• **Work instructions**
Below is a listing; retype exactly the lines between the one containing "Срочно продается уютная" and the one containing "Danze D409030SS Amalfi", inclusive, minus the pictures.

• **Records**
[Start of section]
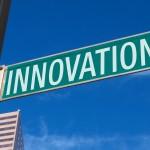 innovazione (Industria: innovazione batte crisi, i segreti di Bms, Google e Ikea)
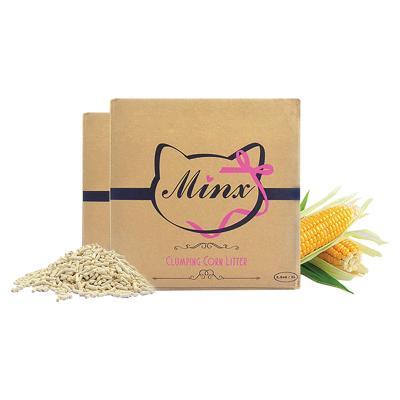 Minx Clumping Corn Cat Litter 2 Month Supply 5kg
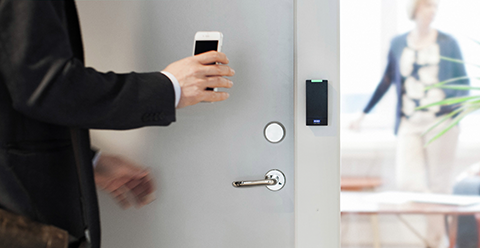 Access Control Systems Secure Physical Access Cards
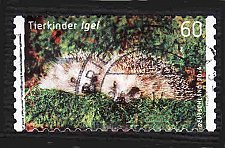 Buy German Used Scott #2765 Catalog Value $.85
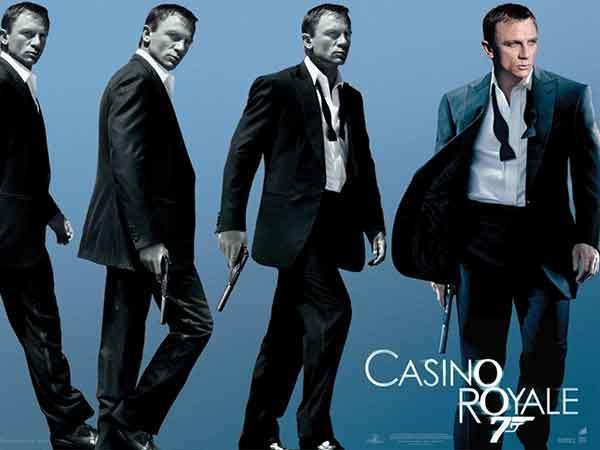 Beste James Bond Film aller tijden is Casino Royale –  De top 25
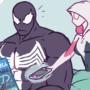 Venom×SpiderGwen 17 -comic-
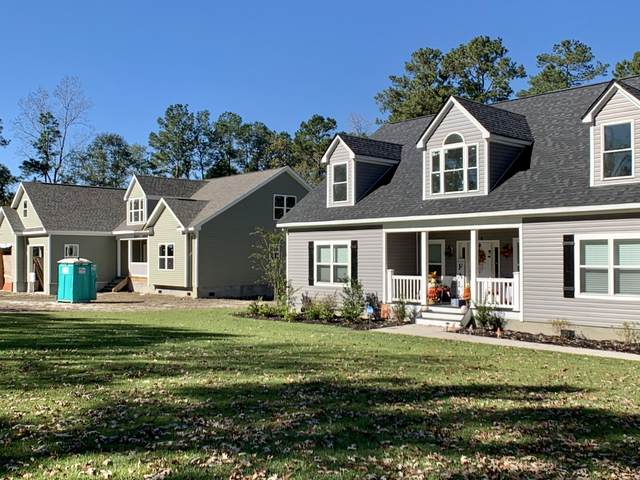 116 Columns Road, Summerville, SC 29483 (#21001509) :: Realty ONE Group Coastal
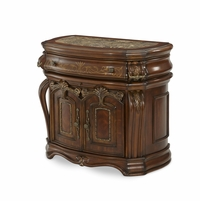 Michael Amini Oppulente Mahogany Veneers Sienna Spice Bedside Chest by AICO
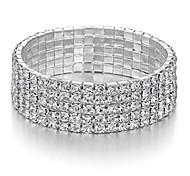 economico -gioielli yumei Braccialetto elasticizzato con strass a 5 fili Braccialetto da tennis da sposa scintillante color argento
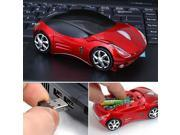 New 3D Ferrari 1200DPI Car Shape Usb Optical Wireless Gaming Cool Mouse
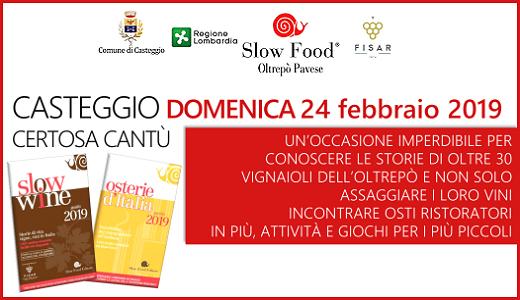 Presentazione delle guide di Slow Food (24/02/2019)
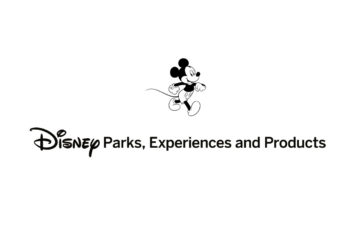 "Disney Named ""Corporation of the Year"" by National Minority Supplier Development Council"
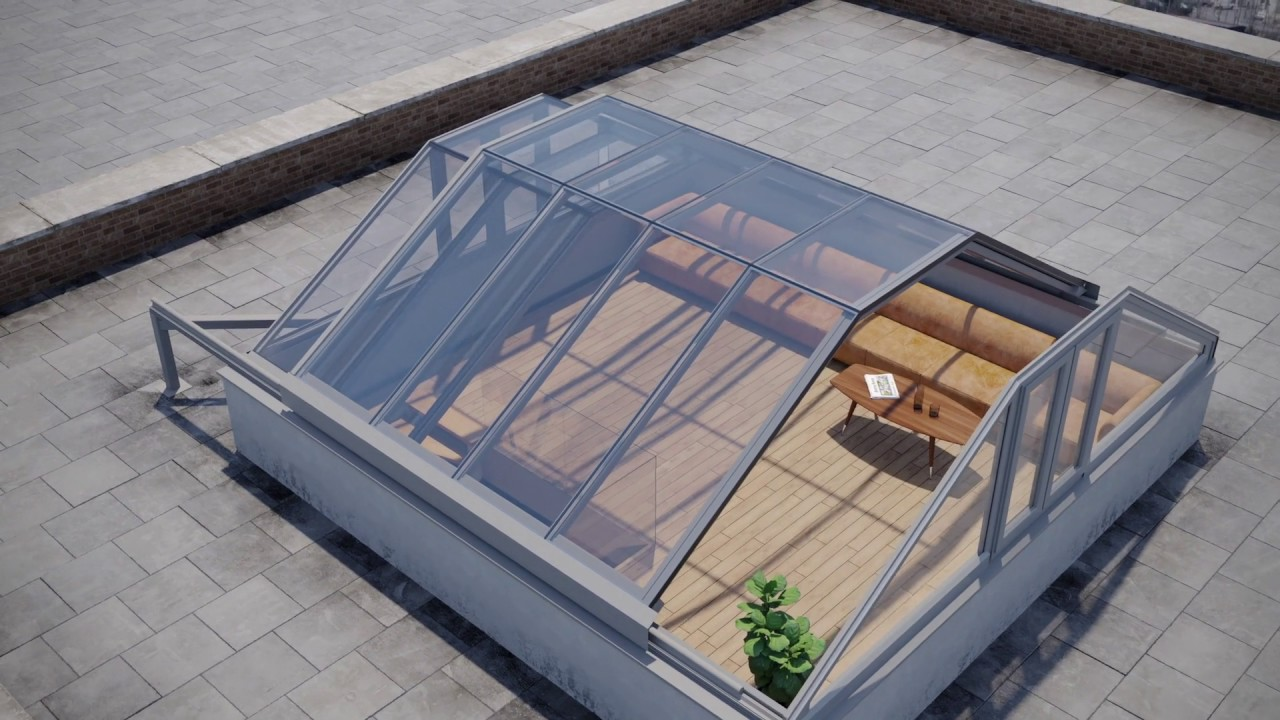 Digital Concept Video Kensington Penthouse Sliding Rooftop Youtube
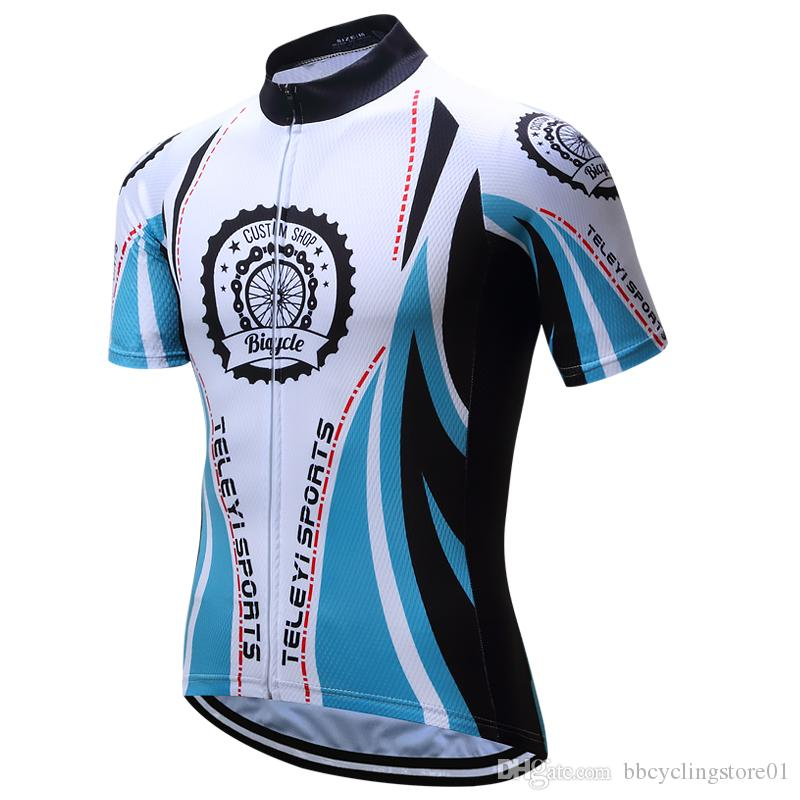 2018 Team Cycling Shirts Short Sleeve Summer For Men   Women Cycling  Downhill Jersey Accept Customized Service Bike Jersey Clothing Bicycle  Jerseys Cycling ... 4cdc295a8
[End of section]
[Start of section]
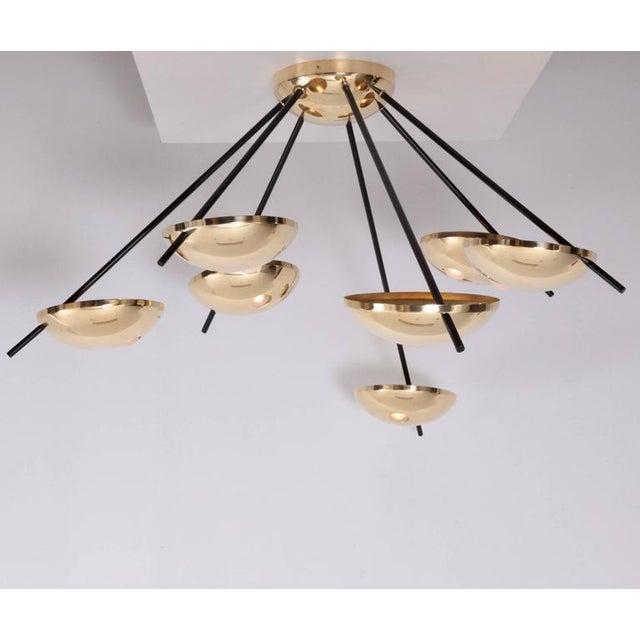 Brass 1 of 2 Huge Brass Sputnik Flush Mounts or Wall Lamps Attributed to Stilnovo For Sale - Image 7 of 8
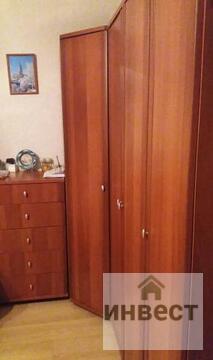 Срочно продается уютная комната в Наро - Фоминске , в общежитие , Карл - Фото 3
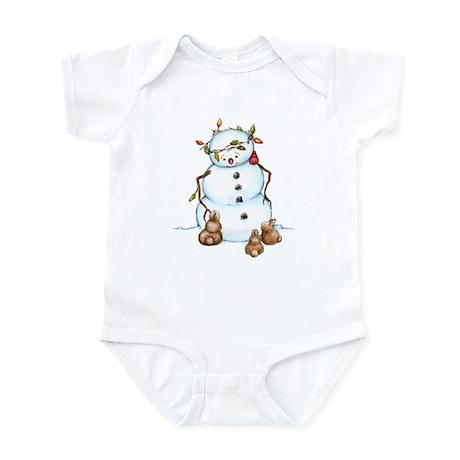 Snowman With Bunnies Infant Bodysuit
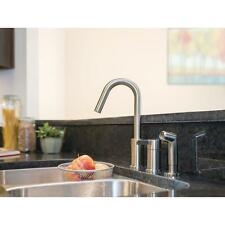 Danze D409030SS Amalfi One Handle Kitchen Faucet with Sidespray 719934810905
[End of section]
• **Result below**
 Срочно продается уютная комната в Наро - Фоминске , в общежитие , Карл - Фото 3
 Snowman With Bunnies Infant Bodysuit
 Danze D409030SS Amalfi One Handle Kitchen Faucet with Sidespray 719934810905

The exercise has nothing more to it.